— Start GIVEN DATA —

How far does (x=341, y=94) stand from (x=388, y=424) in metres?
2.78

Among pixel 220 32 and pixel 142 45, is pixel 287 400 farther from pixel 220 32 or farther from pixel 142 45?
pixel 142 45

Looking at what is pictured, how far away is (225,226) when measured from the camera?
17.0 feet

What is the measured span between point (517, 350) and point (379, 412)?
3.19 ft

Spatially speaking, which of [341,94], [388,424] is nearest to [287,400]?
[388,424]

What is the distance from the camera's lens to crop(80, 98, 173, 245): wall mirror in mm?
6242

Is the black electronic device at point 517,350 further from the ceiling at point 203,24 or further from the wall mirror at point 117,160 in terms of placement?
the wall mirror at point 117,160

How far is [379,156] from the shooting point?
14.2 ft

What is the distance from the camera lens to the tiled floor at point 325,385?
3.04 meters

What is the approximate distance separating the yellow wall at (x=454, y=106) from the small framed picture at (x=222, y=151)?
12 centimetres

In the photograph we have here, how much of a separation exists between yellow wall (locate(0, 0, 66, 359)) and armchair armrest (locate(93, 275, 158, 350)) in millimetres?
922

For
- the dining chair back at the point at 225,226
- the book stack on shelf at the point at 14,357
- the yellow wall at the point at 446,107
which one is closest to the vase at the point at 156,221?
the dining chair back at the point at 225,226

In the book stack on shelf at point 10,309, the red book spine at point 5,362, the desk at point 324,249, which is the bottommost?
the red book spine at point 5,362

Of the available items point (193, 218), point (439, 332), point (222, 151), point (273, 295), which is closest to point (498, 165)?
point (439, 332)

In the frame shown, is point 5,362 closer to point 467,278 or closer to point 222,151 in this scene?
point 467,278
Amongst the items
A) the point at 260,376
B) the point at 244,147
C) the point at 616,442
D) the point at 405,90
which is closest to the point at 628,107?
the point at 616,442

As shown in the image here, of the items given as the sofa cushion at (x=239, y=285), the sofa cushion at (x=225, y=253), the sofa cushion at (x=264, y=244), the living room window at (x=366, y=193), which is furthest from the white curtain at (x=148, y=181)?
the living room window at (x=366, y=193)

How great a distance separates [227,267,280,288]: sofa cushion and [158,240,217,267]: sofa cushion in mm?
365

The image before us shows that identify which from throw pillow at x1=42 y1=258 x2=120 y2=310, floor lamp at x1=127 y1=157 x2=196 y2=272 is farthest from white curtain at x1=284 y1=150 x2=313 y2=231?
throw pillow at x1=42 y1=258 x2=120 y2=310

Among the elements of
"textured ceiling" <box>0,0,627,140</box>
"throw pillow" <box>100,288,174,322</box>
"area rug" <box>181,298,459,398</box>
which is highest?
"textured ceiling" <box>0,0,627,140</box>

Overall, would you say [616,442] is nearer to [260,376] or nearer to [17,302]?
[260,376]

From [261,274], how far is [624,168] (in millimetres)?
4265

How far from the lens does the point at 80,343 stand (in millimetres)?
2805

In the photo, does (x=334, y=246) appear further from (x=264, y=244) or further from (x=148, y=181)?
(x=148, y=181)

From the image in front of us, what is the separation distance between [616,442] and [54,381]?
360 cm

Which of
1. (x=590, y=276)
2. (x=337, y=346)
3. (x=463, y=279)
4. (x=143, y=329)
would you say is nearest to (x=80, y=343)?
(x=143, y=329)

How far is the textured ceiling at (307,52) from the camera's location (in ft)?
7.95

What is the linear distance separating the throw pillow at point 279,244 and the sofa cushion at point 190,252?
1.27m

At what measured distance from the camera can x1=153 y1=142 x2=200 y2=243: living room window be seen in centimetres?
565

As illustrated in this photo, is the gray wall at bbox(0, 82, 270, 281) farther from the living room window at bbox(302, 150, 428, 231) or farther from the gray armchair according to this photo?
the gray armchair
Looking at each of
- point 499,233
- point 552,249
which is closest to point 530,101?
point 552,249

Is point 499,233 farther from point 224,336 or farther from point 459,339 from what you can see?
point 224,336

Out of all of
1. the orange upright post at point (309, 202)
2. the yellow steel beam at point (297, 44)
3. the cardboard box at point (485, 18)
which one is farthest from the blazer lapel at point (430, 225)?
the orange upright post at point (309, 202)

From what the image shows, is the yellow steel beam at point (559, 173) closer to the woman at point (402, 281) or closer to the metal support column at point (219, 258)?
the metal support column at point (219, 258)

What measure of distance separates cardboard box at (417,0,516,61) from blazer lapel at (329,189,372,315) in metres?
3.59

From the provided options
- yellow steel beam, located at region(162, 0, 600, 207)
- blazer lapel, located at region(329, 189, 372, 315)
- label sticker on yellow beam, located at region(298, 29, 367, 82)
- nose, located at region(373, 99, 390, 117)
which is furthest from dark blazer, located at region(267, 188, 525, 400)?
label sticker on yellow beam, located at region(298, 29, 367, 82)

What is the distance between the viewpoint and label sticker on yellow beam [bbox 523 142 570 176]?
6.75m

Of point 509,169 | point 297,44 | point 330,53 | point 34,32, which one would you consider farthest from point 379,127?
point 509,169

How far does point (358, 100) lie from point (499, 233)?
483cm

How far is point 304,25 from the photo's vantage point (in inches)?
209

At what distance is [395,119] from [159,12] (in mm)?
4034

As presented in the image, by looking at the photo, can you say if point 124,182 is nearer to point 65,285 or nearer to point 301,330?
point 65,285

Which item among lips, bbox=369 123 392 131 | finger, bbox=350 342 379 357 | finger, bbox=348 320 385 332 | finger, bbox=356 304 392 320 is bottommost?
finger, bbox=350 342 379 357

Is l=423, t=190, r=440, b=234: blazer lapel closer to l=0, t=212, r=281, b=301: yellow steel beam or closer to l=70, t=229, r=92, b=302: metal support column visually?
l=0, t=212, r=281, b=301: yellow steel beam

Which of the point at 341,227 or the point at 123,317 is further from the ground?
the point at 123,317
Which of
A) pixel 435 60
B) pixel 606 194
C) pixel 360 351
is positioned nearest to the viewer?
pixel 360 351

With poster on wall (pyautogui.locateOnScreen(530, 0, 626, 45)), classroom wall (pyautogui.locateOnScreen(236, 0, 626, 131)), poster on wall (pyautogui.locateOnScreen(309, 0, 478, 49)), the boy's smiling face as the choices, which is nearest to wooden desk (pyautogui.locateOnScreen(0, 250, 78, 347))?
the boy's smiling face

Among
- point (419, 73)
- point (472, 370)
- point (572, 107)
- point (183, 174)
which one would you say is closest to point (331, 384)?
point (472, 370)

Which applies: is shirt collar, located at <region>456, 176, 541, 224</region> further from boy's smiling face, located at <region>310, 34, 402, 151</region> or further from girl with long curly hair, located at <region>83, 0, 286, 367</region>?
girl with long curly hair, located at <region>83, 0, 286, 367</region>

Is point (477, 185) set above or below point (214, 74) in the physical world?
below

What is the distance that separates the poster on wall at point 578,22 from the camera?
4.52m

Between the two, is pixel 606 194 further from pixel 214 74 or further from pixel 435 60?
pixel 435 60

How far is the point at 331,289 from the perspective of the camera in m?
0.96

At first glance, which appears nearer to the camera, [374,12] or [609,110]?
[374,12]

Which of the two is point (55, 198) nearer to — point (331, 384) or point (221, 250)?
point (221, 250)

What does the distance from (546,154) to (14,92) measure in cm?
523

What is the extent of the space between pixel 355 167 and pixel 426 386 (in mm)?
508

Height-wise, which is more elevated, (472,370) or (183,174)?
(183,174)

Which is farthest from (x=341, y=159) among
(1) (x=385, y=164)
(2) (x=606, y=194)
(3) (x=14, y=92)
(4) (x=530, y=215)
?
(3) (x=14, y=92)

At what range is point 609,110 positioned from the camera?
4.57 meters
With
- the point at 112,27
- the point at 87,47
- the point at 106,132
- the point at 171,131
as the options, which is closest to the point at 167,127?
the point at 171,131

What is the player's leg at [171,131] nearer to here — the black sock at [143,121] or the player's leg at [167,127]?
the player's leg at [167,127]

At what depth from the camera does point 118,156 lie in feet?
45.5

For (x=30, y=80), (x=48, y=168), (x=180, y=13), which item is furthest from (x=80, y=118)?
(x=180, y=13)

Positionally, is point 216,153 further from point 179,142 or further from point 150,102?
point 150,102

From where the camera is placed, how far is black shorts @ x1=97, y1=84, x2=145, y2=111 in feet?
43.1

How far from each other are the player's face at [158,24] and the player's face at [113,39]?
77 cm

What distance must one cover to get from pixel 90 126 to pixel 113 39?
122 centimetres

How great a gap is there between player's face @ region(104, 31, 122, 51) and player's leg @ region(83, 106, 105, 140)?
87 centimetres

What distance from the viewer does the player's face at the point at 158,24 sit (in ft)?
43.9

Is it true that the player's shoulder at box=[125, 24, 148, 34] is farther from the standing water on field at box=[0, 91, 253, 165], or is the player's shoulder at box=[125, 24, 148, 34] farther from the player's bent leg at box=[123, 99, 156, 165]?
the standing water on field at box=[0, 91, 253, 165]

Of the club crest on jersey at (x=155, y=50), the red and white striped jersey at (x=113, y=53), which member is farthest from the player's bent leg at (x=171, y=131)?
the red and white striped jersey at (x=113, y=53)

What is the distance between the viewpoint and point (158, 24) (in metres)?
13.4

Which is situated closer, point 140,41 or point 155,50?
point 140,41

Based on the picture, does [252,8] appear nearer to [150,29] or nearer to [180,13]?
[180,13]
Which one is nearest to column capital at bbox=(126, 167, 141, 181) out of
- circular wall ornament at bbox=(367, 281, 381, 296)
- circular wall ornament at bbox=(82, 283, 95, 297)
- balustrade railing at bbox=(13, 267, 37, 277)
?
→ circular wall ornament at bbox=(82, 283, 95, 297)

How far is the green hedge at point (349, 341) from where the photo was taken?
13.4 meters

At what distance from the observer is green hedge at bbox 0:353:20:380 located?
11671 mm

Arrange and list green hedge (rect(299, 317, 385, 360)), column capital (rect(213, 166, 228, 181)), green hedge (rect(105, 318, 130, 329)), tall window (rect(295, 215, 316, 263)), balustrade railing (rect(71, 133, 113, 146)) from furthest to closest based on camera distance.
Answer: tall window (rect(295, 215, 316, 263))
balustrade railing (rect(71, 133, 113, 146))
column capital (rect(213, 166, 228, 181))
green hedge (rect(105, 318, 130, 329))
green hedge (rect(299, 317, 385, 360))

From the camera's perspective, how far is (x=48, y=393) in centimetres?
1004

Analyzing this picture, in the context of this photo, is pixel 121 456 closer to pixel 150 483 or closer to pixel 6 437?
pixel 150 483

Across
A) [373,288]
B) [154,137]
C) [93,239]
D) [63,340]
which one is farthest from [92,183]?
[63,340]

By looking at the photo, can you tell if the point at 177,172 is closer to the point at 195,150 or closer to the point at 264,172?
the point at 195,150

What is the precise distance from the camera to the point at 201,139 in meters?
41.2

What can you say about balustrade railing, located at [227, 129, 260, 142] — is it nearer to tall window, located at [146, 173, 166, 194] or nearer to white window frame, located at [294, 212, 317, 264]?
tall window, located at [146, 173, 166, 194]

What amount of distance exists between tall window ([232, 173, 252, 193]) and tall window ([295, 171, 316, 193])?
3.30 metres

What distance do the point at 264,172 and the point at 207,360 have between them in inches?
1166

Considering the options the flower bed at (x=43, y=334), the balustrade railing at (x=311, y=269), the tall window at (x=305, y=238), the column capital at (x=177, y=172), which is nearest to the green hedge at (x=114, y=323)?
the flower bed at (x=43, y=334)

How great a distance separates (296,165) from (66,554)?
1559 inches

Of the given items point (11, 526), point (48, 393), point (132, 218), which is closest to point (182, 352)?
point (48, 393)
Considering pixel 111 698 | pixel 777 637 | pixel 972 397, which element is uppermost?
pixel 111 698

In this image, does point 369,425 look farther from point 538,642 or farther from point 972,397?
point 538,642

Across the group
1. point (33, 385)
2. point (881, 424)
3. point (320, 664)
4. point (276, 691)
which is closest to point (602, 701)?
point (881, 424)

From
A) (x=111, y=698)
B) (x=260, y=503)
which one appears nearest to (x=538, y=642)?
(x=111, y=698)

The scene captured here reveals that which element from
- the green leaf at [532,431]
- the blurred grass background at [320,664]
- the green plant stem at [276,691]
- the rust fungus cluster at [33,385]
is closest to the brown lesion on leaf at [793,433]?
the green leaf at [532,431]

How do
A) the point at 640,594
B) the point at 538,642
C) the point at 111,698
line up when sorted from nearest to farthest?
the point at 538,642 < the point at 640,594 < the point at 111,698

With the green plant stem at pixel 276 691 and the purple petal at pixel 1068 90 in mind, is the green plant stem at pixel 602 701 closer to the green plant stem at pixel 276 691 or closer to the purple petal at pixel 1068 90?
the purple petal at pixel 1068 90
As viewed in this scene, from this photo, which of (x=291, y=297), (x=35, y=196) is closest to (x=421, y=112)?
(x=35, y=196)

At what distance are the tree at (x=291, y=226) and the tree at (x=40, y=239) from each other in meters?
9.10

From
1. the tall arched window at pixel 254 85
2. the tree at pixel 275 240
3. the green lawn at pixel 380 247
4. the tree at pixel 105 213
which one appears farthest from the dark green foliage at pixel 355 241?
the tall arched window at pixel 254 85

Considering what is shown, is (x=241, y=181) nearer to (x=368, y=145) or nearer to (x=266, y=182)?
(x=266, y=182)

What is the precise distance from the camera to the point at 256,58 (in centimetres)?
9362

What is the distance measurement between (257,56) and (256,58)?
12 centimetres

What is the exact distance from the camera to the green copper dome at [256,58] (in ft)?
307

— End GIVEN DATA —

WORK TO DO — Present the rows that open with the line containing "Which is farthest from (x=341, y=159) among" and close with the line containing "87 centimetres", both included, as a Markdown table with the columns No. and Line. Leave out blank lines.

CORRECT RESULT —
| No. | Line |
|---|---|
| 1 | Which is farthest from (x=341, y=159) among |
| 2 | (1) (x=385, y=164) |
| 3 | (2) (x=606, y=194) |
| 4 | (3) (x=14, y=92) |
| 5 | (4) (x=530, y=215) |
| 6 | ? |
| 7 | (3) (x=14, y=92) |
| 8 | At what range is point 609,110 positioned from the camera? |
| 9 | 4.57 meters |
| 10 | With |
| 11 | - the point at 112,27 |
| 12 | - the point at 87,47 |
| 13 | - the point at 106,132 |
| 14 | - the point at 171,131 |
| 15 | as the options, which is closest to the point at 167,127? |
| 16 | the point at 171,131 |
| 17 | What is the player's leg at [171,131] nearer to here — the black sock at [143,121] or the player's leg at [167,127]? |
| 18 | the player's leg at [167,127] |
| 19 | At what depth from the camera does point 118,156 lie in feet? |
| 20 | 45.5 |
| 21 | For (x=30, y=80), (x=48, y=168), (x=180, y=13), which item is furthest from (x=80, y=118)? |
| 22 | (x=180, y=13) |
| 23 | Positionally, is point 216,153 further from point 179,142 or further from point 150,102? |
| 24 | point 150,102 |
| 25 | From where the camera is placed, how far is black shorts @ x1=97, y1=84, x2=145, y2=111 in feet? |
| 26 | 43.1 |
| 27 | How far from each other are the player's face at [158,24] and the player's face at [113,39]? |
| 28 | 77 cm |
| 29 | What distance must one cover to get from pixel 90 126 to pixel 113 39? |
| 30 | 122 centimetres |
| 31 | How great a gap is there between player's face @ region(104, 31, 122, 51) and player's leg @ region(83, 106, 105, 140)? |
| 32 | 87 centimetres |